§ The problem
Write out the lines below exactly, beginning at the one with "Open Bottle, Pour" and stopping after the one with "Each team has"; the pictures are not copied.

§ Source data
· · ·
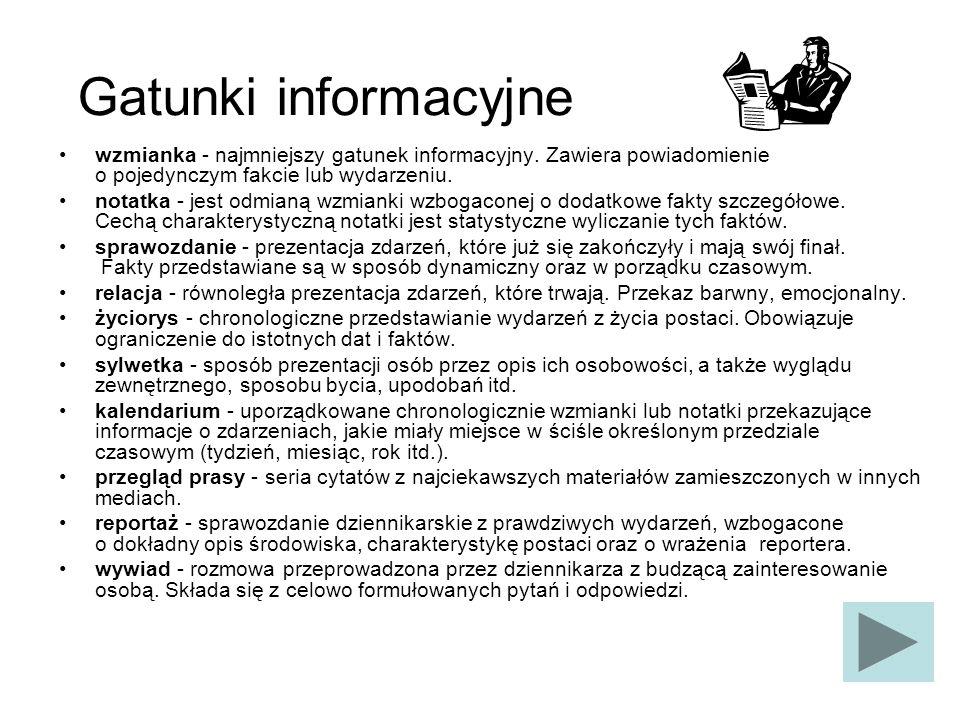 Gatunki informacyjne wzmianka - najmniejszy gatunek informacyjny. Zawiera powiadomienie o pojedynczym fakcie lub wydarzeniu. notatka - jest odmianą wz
· · ·
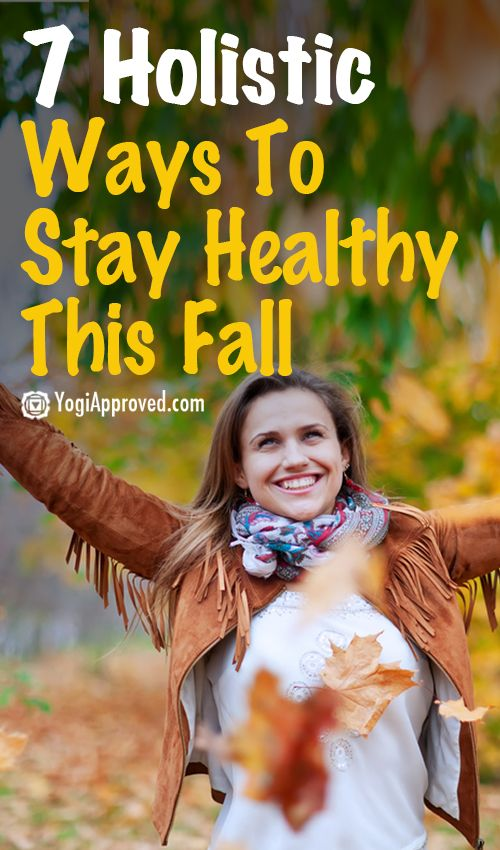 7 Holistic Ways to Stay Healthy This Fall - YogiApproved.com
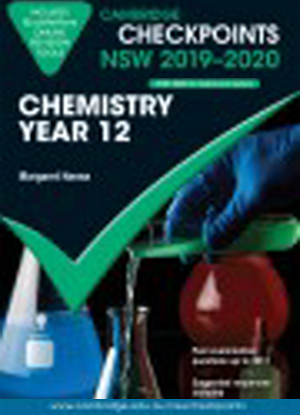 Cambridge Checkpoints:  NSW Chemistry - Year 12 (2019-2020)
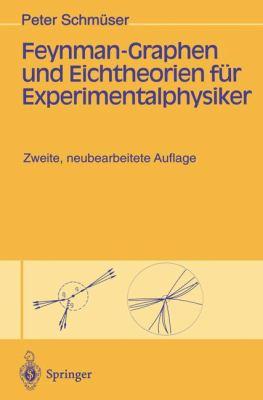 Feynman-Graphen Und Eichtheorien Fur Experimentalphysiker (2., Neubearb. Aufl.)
· · ·
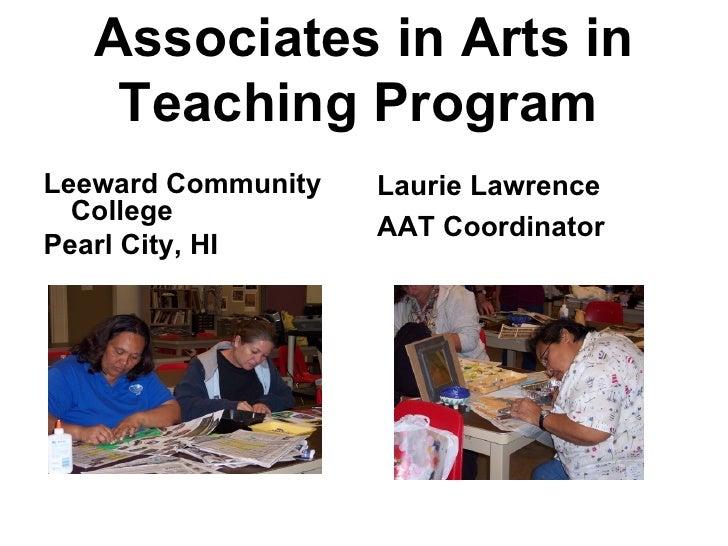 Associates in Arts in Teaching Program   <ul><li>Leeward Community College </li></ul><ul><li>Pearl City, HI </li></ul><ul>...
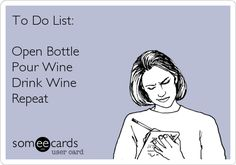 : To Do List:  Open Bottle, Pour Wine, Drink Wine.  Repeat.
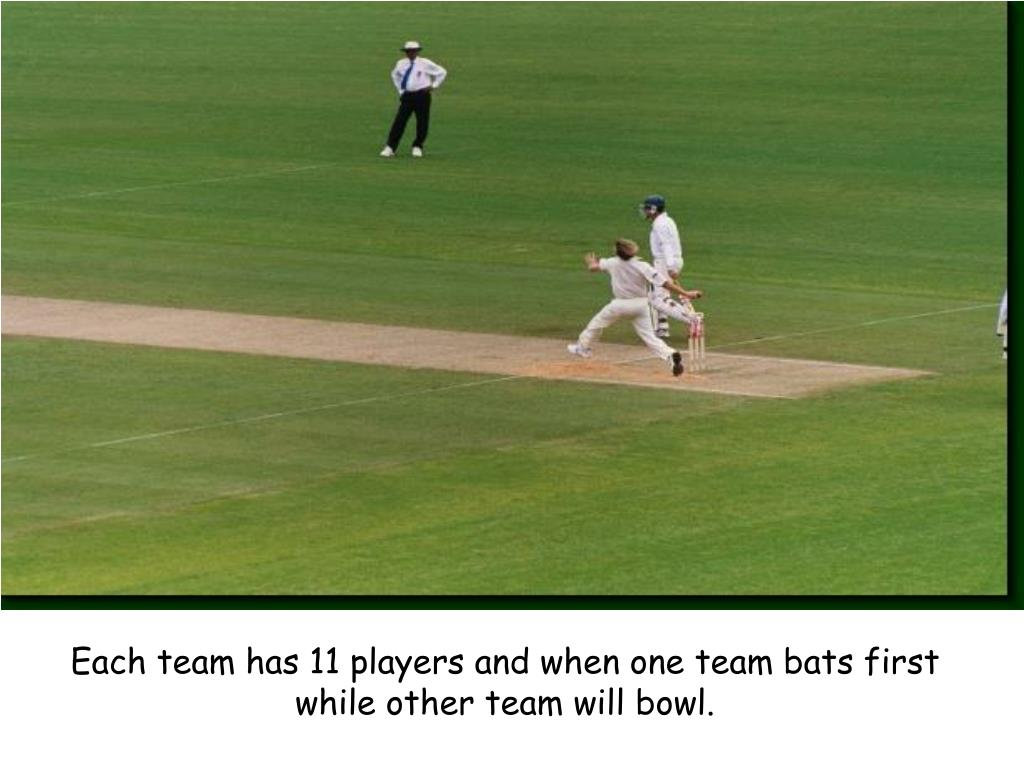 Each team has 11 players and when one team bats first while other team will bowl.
· · ·
§ Result of the task
 : To Do List:  Open Bottle, Pour Wine, Drink Wine.  Repeat.
 Each team has 11 players and when one team bats first while other team will bowl.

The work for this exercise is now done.